▶ _Given passage_:
---*---

# My second attempt



## FerdinandPorsche (18 Feb 2014)

Hi guys. First time writing a journal here, this is my second attempt on a planted aquarium. Only got to know this remarkable hobby 2 years back, but only managed to start the tank 1 year after reading and preparation. Yet, I still feel the 1 year of reading proves lacking hence the need to read more. I will try to update as often as possible.

 

The tank data as follows:
2ft ADA 60P
UP-Aqua pro-led-z-20
Eheim 2217 using 12/16mm CADE lily pipes
Intense inline diffuser, bubble counter, check valve and solenoid regulator (3bps)
Hailea HS-28A (~25c)
ADA amazonia soil, ADA 5 elements (re-use from 1st tank)


----------



## FerdinandPorsche (18 Feb 2014)

As of today, I had a jumper in my tank from the rummy nose family of 4, now 3.

---*---

▶ _Data provided_:
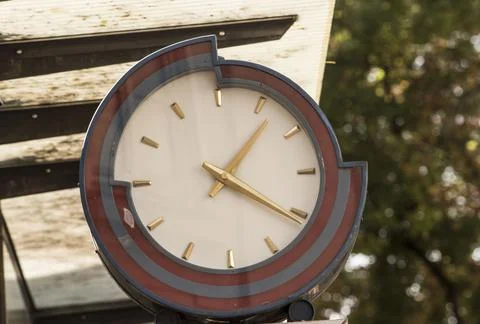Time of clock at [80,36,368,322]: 1:20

---*---

▶ _Tasks_:
1. In the planted aquarium journal, how many fish are left in the rummy nose family after the jumper?
2. Please write the next part of the planted aquarium journal, picking up after its final sentence.

▶ _Task-by-task answers_:
1. Three.

2.
My plants overall are turning yellow, a sign of iron or potassium deficiency I suspect. I was using the EI regime and increased my potassium dosage from 10ml to 30ml in a test but nothing improved. I thought using ADA Brighty K might solve the problem (someone ended up suggesting BW Essence K as it is cheaper), hence I changed the regime now to 3 push of BW Essence K every 2 alternate day ; and Step 1 ADA every alternate day since the recent Sunday.

I also got the advise to insert ADA multi bottom into the substrate to enrich the soil nutrients which could be lacking. However, this should not be the case for mosses. Hence I came the suspect potassium in the water column is insufficient.


----------



## FerdinandPorsche (20 Feb 2014)

Hi all, I have hydrocotyle that is deteriorating by day. As seen below, a picture of before and after in a difference of a day. What nutrient am I lacking?




Edit: the said leaf is dead the following day.


----------



## dw1305 (20 Feb 2014)

Hi all,





FerdinandPorsche said:


> My plants overall are turning yellow, a sign of iron or potassium deficiency I suspect





FerdinandPorsche said:


> I have hydrocotyle that is deteriorating by day. As seen below, a picture of before and after in a difference of a day. What nutrient am I lacking?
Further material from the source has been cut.